When the input signal goes low, on the contrary, the charge stored in the capacitor C2 is delayed by the resistor R1, and the second transistor Q3 is stored in the capacitor C3. Since the charge exits the external circuit through the diode D2 and is rapidly discharged to the base and the emitter of the second transistor Q3, the charge is turned off before the transistor Q2. On the other hand, contrary to when the first transistor Q2 is started, the first transistor Q2 is turned off after being delayed by a time constant by the capacitor C2 and the resistor R1, thereby implementing the operation described with reference to FIG. 1.

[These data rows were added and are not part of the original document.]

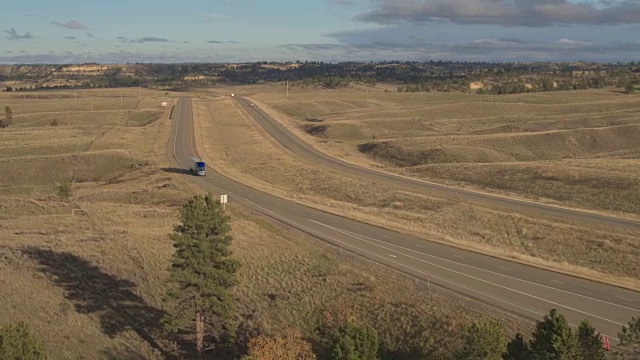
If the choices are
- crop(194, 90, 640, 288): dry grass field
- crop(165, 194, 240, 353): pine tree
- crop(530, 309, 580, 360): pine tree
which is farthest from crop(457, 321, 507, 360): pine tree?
crop(194, 90, 640, 288): dry grass field

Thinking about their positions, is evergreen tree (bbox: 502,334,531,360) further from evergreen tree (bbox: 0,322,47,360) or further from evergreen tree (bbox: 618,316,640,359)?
evergreen tree (bbox: 0,322,47,360)

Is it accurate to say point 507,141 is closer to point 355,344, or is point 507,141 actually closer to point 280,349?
point 355,344

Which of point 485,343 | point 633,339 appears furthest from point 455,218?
point 633,339

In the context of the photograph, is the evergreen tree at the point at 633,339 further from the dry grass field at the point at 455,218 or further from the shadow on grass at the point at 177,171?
the shadow on grass at the point at 177,171

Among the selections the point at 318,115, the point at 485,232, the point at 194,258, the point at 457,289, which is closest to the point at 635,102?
the point at 318,115

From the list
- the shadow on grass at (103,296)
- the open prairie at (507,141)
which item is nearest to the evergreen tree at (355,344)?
the shadow on grass at (103,296)

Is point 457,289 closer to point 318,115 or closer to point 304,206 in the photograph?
point 304,206
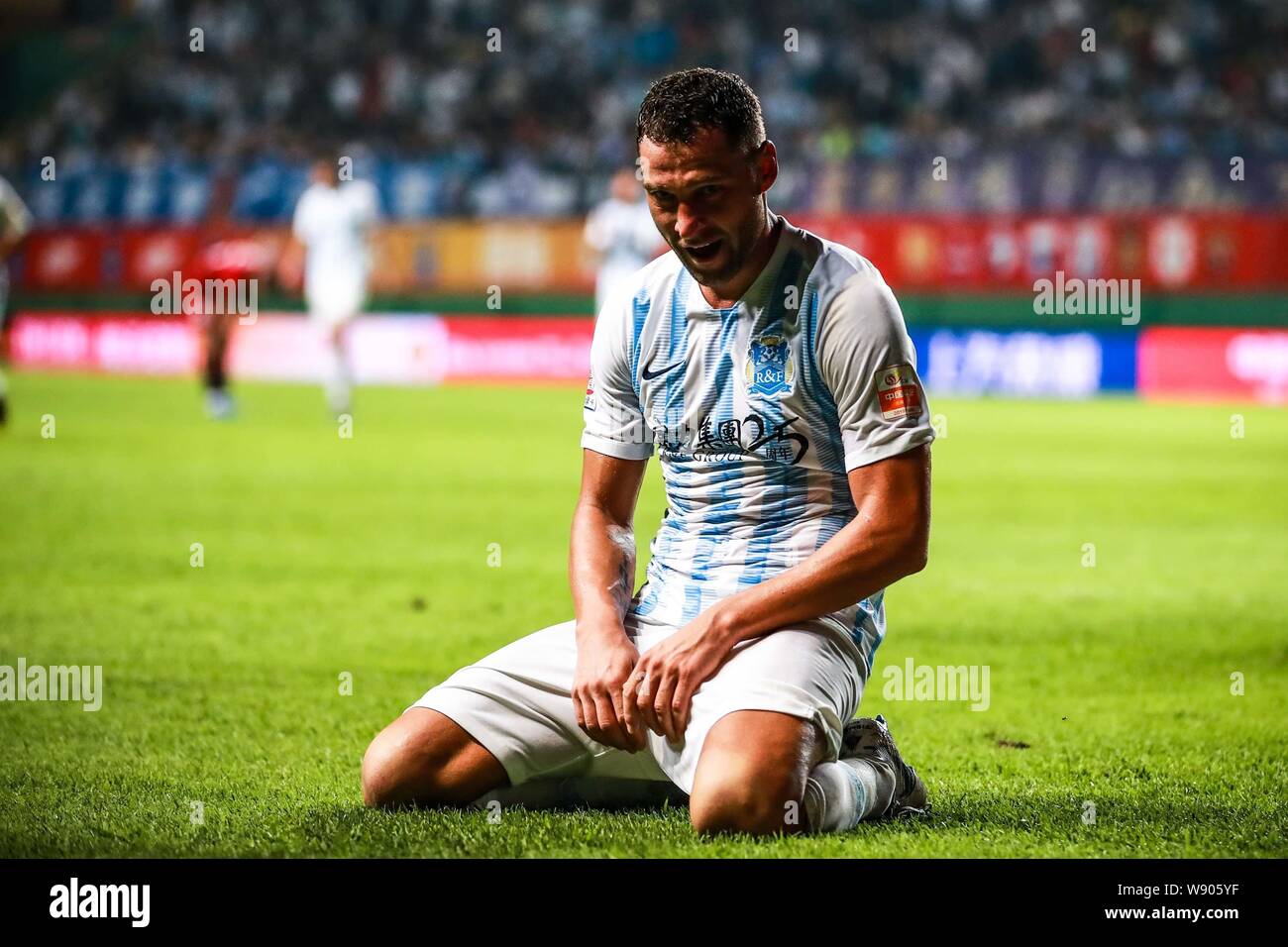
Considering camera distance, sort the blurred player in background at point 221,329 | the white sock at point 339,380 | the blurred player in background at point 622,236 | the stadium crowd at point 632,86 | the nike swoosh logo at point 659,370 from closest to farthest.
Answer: the nike swoosh logo at point 659,370, the blurred player in background at point 221,329, the white sock at point 339,380, the blurred player in background at point 622,236, the stadium crowd at point 632,86

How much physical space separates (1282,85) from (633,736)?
25.1 metres

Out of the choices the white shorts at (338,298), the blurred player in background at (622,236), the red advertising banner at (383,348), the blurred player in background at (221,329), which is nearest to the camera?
the blurred player in background at (221,329)

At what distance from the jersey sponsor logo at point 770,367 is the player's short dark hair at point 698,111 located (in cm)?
48

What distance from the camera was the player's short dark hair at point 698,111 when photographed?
157 inches

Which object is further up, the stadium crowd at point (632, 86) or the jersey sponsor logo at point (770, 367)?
the stadium crowd at point (632, 86)

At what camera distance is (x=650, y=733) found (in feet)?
14.0

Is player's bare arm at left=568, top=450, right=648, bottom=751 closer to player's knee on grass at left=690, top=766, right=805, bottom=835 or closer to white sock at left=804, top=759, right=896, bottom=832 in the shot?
player's knee on grass at left=690, top=766, right=805, bottom=835

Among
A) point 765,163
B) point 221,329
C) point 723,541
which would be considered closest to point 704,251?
point 765,163

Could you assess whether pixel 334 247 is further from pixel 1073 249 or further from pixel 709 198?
pixel 709 198

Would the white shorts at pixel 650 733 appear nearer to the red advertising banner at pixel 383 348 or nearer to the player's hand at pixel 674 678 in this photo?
the player's hand at pixel 674 678

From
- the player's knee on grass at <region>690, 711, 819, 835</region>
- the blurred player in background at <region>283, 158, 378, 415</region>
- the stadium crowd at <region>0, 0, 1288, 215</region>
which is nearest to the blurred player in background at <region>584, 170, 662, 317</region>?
the blurred player in background at <region>283, 158, 378, 415</region>

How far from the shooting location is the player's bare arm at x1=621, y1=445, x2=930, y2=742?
4.08m

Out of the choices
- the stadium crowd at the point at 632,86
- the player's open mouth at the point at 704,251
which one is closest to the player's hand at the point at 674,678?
the player's open mouth at the point at 704,251

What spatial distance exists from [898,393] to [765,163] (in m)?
0.61
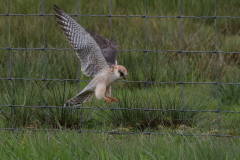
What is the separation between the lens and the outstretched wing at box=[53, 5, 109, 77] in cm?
425

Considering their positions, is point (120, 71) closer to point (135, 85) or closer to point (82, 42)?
point (82, 42)

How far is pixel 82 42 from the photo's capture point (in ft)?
14.1

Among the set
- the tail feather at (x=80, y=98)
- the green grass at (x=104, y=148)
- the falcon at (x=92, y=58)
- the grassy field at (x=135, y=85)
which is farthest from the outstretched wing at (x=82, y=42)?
the green grass at (x=104, y=148)

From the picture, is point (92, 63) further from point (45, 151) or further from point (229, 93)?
point (229, 93)

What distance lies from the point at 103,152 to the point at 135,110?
137 cm

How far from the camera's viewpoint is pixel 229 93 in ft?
18.7

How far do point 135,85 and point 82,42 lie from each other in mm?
2186

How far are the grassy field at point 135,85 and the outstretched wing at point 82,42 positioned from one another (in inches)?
5.7

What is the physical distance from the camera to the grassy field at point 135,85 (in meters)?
3.92

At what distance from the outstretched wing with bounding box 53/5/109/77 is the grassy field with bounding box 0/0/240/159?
145mm

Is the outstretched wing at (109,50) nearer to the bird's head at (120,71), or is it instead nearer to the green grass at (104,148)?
the bird's head at (120,71)

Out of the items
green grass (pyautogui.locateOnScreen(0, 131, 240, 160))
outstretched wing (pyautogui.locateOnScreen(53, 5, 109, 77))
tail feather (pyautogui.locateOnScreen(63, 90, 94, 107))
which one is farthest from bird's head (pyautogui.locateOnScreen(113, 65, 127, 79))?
green grass (pyautogui.locateOnScreen(0, 131, 240, 160))

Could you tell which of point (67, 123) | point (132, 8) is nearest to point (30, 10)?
point (132, 8)

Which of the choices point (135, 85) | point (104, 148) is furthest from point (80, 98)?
point (135, 85)
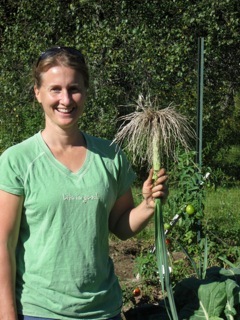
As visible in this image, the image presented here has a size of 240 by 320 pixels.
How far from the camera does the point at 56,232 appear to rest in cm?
240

As described above, the present invention can be configured by combining only advantages such as zero-cross operation of a contactless semiconductor and a high contact power factor of a relay at a relatively low cost. Problems can be eliminated. When the triac applied here alone is used for driving a load, the drop voltage Vtm between T1 and T2 is 2V. Therefore, the loss power becomes large and special consideration must be given to the heat dissipation problem. Since it must be selected, it must be expensive, but in the present invention, since the load can be taken only by extremely short instantaneous times of only 1 to 200 ms during turn-on and turn-off, the device can be freely selected. When the relay is also used alone, inductive loads have a difficult problem of selecting a relatively large one compared to the load current due to the fusion of the contact due to the spark generation due to the inrush current and the counter electromotive force. Is rapidly generated, which leads to product defects. In the present invention, even if the load is inductive, the relay selection has no counter electromotive force, and furthermore, since the opening and closing is performed at almost zero potential, only a current capacity capable of detecting continuous energization may be considered, and thus the configuration may be relatively small and the reliability may be improved. In addition, zero-cross switching can be implemented in the relay, so that harmful waves such as noise are not radiated to the outside during switching.

Claims (1)

A first pulse circuit portion in which a forward diode is connected in series with a resistor and driving a first transistor, a second pulse circuit portion in which an inverse diode is connected in parallel with a resistance and driving a second transistor, and 0 by operation of the first transistor. A method of processing a signal with a circuit arrangement comprising a photocoupler for detecting a potential, a triac turned on by the detected zero potential, and a relay operated by the second transistor, Driving the first transistor Q2 by an input signal and detecting a zero potential at the photocoupler PC; Driving the second transistor Q3 by an input signal delayed by the C3R2 time constant of the second control circuit part; Turning on the triac (Q1) by the detected zero potential; The relay K1 connected in parallel with the triac Q1 is delayed and operated by a C3R2 time constant of the second pulse circuit unit; Turning off the second transistor Q3 by the discharge of the second pulse circuit unit when the input signal is blocked; And after the second transistor (Q3) is turned off, the first transistor (Q2) is turned off by delaying the C2R1 time constant of the first pulse circuit unit. 2.